UM tosses book at freshmen New students given copies of work on Lincoln

August 24, 1993|By Thomas W. Waldron | Thomas W. Waldron,Staff Writer

The 3,200 freshmen heading to the University of Maryland College Park this fall have been getting the usual orientation material, including a course catalog, the campus cheating policy and the rules on drugs and alcohol.

This year for the first time, the college is giving out something extra -- a book.

By the time school starts, each freshman will have received a free copy of "Lincoln at Gettysburg," for which Garry Wills won the Pulitzer Prize for nonfiction this year.

The goal is to remind students that, above all, college is supposed to be about books.

"It's designed to give everybody at the institution a common experience," says College Park President William E. Kirwan. "It will undoubtably provoke discussions of serious topics."

The book giveaway has been a staple at some colleges for years, but never at Maryland's flagship campus.

Enough professors have added the book to their reading lists that at least 80 percent of this year's freshman class will be required to read it.

There will also be campus events related to the book, among them a contest to rewrite the Gettysburg Address -- using no more than Lincoln's 183 words -- to address problems between the sexes.

The book is part of a renewed effort to make the sprawling campus of 32,000 students a little less intimidating to newcomers.

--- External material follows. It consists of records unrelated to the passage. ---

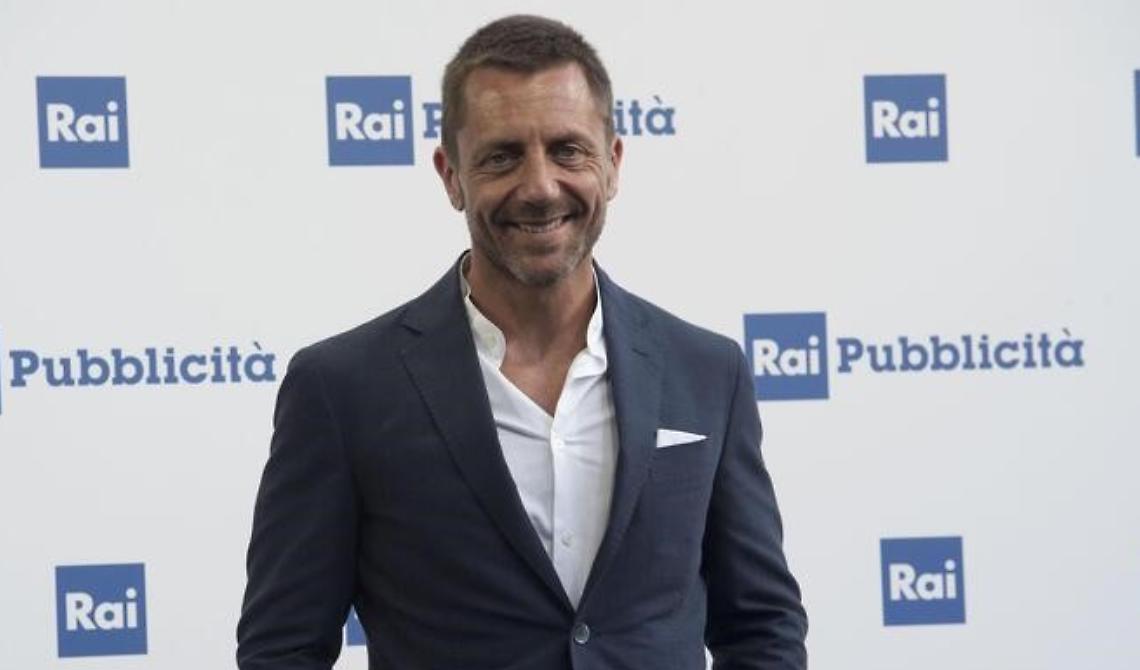 Angelo Mellone è il nuovo presidente della fondazione Lucana Film Commission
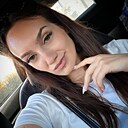 Sa Bi, 23 года
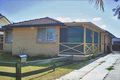 Property photo of 31 Terry Avenue Woy Woy NSW 2256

Trying to make the campus more comfortable and more elite, the university deliberately cut the size of its freshman classes by about 20 percent in the late 1980s.

A new program, "First Year Focus," will give each freshman a chance to take at least one small-group course taught by an experienced professor. Some will be able to enroll in a "cluster" of three related courses with the same group of students.

"Usually, the strategy here has been that you start out in big classes and end up in small ones," said Ira Berlin, acting dean of undergraduate studies. "We've kind of inverted the pyramid. We want professors and students to get to know each other right from the beginning, for each student to have at least one person they can touch base with."

The idea for the book giveaway came from the Student Government Association.

"At such a large campus it's hard to get a feeling of community," said Jennifer Kelly, the association president. "We enter as freshmen and go through orientation and don't have another common experience until graduation."

She and another student leader picked the Lincoln book after conferring with faculty members, administrators and students. Edged out were Frederick Douglass' autobiography and John Stuart Mill's 19th-century treatise "On Liberty," which was rejected because the language was considered possibly too daunting.

"The Dead" by James Joyce, though well liked, was ruled out simply because of its downbeat title.

"They came up with something that is interesting and engaging," Dr. Berlin said. Bill Ligouri, an incoming freshman from northern New Jersey, has already made it through the prologue and a few chapters, mainly at the prodding of his father, a history buff.

"It's not a bad book," said Mr. Ligouri, 18, although he doubts many of his soon-to-be classmates have discovered that.

"I bet a lot of people have been just looking at the book all summer and thinking, 'This is my last summer at home,' " he said. "They probably haven't been reading it."

The book giveaway and a related lecture series will cost close to $30,000, with $10,000 coming from the Student Government Association, Ms. Kelly said. Almost every department on campus chipped in a little for the project.

One person who has not joined in the spirit of the project is Mr. Wills, who has turned down an offer to speak on campus, despite the college's purchase of about 3,600 copies of his book.

Mr. Wills did not return a reporter's telephone call.